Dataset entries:
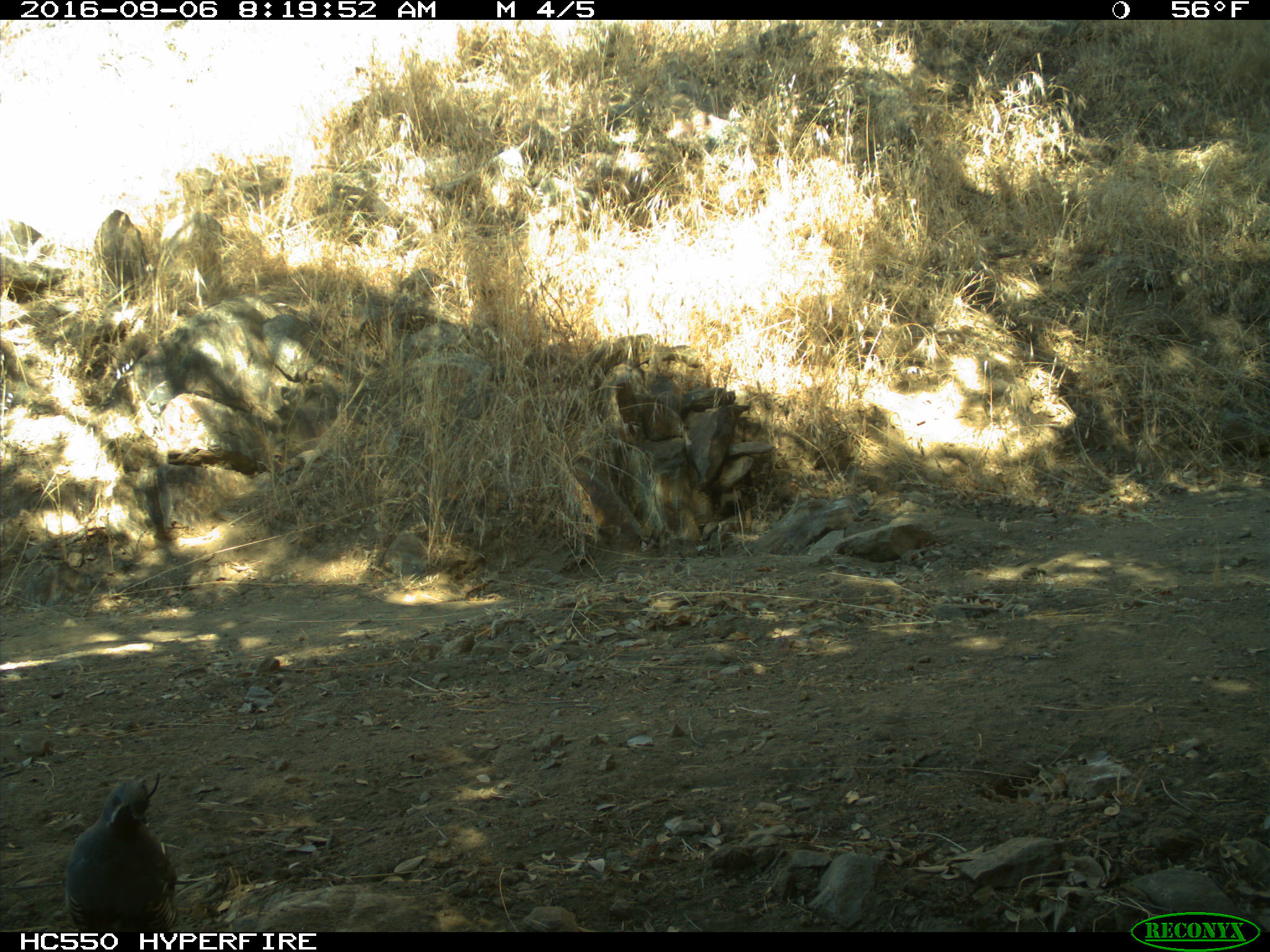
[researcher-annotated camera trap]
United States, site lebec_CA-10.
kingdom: Animalia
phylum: Chordata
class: Aves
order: Galliformes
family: Odontophoridae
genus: Callipepla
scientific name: Callipepla californica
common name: california quail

[Work to be completed]
Start at the line with "kingdom: Animalia" and stop at the end of the records. Write those lines out exactly and add nothing.

[Answer to this exercise]
kingdom: Animalia
phylum: Chordata
class: Aves
order: Galliformes
family: Odontophoridae
genus: Callipepla
scientific name: Callipepla californica
common name: california quail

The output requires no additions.